*原始文本:*
::::
HDU：1969 Pie （二分）

Pie

Time Limit: 5000/1000 MS (Java/Others)    Memory Limit: 65536/32768 K (Java/Others)

Total Submission(s): 8476    Accepted Submission(s): 3091


Problem Description

My birthday is coming up and traditionally I'm serving pie. Not just one pie, no, I have a number N of them, of various tastes and of various sizes. F of my friends are coming to my party and each of them gets a piece of pie. This should be one piece of one
pie, not several small pieces since that looks messy. This piece can be one whole pie though.

My friends are very annoying and if one of them gets a bigger piece than the others, they start complaining. Therefore all of them should get equally sized (but not necessarily equally shaped) pieces, even if this leads to some pie getting spoiled (which is
better than spoiling the party). Of course, I want a piece of pie for myself too, and that piece should also be of the same size.

What is the largest possible piece size all of us can get? All the pies are cylindrical in shape and they all have the same height 1, but the radii of the pies can be different.
::::
*任务要求:*
请用两句话概括上方的 Pie 题目描述。
::::
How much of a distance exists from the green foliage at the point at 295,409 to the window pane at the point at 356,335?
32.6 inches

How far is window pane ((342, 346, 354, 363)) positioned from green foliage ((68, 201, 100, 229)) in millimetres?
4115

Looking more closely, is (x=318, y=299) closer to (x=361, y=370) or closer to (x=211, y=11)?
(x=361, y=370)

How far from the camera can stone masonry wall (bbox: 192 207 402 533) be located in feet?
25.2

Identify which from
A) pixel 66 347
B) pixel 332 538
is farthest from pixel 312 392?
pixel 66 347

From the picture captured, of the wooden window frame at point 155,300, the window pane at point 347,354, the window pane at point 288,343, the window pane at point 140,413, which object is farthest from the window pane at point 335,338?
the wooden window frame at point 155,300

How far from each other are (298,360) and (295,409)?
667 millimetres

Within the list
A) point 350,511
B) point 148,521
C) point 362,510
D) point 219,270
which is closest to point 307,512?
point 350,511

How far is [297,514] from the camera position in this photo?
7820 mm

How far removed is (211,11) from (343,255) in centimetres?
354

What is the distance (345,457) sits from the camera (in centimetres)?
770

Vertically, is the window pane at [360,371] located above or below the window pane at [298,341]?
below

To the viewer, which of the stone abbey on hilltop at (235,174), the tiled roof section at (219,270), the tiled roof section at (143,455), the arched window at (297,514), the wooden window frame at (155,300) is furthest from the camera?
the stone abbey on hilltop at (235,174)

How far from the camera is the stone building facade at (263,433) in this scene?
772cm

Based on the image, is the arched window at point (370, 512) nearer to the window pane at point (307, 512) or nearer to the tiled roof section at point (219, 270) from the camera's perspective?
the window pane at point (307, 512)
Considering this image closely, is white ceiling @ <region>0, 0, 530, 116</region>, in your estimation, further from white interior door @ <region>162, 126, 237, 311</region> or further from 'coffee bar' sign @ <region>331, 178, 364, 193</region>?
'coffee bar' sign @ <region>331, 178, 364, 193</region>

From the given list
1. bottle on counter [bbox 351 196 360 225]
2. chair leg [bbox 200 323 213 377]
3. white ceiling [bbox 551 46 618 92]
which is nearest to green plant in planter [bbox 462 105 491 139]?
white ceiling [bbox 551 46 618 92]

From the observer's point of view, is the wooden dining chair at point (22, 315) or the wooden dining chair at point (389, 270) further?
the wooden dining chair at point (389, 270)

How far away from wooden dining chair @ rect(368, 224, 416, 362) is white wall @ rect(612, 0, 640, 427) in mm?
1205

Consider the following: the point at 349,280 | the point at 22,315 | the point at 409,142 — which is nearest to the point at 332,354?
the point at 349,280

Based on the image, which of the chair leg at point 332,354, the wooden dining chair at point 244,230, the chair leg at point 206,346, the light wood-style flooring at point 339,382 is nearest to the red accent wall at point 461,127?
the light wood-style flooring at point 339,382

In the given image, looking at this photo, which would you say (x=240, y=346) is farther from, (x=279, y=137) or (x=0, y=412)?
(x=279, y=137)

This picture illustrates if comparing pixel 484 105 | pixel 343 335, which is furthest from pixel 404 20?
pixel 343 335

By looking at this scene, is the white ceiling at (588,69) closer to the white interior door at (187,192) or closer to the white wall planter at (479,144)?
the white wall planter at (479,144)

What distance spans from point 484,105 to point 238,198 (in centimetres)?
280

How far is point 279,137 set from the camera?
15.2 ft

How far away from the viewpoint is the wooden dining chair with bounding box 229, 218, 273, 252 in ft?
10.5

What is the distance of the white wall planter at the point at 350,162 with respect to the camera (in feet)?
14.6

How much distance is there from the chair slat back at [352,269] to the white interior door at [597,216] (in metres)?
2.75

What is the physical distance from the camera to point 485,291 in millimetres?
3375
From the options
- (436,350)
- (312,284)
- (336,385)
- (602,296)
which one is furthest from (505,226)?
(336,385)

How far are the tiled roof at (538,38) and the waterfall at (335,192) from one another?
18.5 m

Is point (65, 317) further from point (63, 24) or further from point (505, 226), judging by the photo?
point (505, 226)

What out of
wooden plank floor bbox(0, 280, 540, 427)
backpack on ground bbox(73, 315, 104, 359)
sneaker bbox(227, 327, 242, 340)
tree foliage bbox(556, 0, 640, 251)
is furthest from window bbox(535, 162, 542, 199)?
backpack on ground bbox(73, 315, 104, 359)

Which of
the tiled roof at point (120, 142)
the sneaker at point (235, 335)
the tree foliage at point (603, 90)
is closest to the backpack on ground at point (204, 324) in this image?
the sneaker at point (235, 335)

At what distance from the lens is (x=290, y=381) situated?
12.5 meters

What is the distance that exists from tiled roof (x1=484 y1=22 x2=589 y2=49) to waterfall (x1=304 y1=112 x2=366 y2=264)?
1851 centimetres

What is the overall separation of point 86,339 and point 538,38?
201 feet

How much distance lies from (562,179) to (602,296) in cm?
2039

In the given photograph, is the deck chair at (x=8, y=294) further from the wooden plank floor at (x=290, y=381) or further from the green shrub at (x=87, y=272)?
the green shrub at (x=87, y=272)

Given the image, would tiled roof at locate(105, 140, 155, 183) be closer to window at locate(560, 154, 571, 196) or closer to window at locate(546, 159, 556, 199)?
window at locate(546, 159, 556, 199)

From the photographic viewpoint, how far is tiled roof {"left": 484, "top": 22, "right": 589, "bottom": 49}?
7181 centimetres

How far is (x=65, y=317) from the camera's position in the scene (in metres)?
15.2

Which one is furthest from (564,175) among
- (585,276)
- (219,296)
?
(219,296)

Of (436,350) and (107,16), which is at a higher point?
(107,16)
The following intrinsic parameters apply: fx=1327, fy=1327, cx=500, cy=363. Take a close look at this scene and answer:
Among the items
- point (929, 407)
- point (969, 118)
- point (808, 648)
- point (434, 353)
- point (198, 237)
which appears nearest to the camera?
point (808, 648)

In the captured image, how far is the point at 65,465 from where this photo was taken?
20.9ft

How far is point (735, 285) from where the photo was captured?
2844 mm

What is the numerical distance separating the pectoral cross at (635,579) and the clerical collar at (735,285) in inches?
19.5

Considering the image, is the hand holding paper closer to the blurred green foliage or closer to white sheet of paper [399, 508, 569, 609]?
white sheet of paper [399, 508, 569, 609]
::::
*任务解答:*
聚会上共有 N 个口味和大小各异的派，F 位朋友与举办者本人每人都要分到一块同样大小的派，而且每块只能取自同一个派（可以是整个派），即使这样会浪费部分派也无妨。所有派都是高度为 1、半径可以不同的圆柱体，题目问的是每人所能得到的最大派块大小。